- _TASK BRIEF_
Where a picture shows up in the listing below, omit it and output the rest exactly.

- _INPUT DATA_
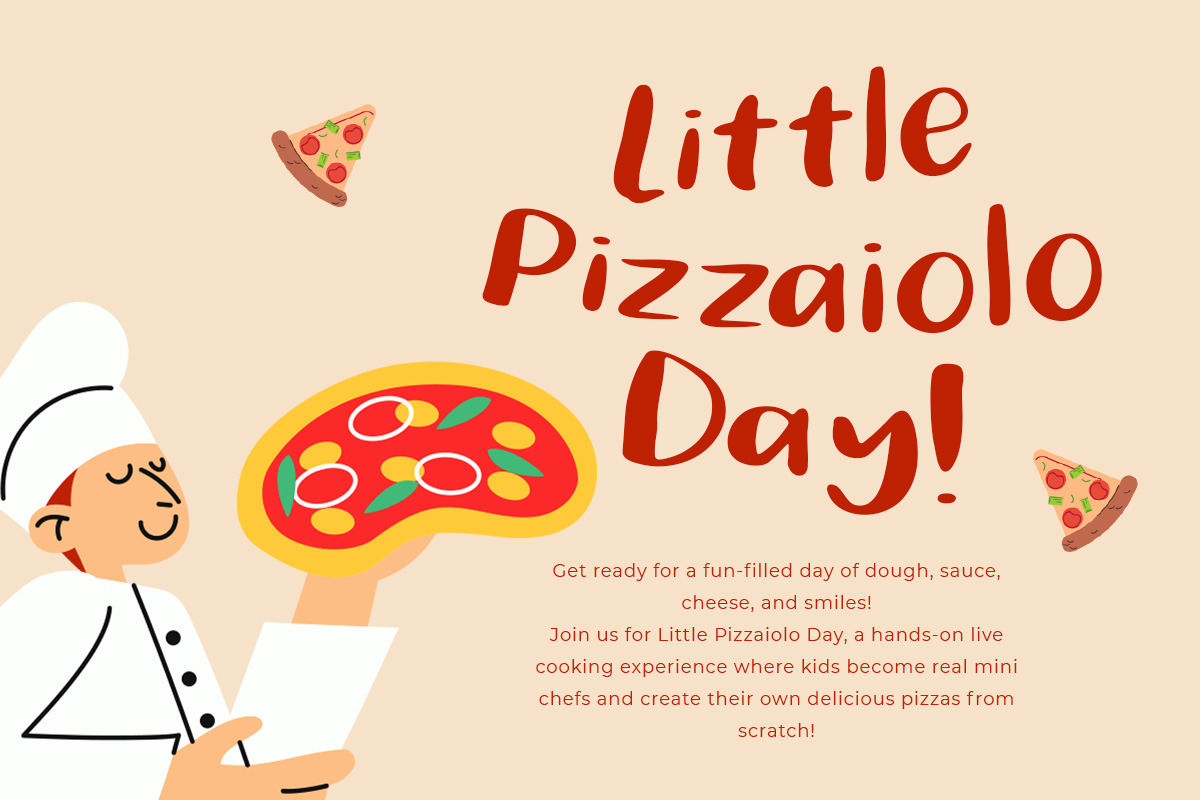 Little Pizzaiolo Day!

Get ready for a fun-filled day of dough, sauce, cheese, and smiles!
Join us for Little Pizzaiolo Day, a hands-on live cooking experience where kids become real mini chefs and create their own delicious pizzas from scratch!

- _WRITTEN RESPONSE_
 Little Pizzaiolo Day!

Get ready for a fun-filled day of dough, sauce, cheese, and smiles!
Join us for Little Pizzaiolo Day, a hands-on live cooking experience where kids become real mini chefs and create their own delicious pizzas from scratch!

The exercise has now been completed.